What is expected: Rewrite these rows with "shrub" substituted for every "bush", leaving everything else unchanged.

Supplied data:

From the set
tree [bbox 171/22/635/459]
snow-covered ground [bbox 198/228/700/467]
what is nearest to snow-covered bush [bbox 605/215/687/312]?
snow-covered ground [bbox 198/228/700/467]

Exercise response:
From the set
tree [bbox 171/22/635/459]
snow-covered ground [bbox 198/228/700/467]
what is nearest to snow-covered shrub [bbox 605/215/687/312]?
snow-covered ground [bbox 198/228/700/467]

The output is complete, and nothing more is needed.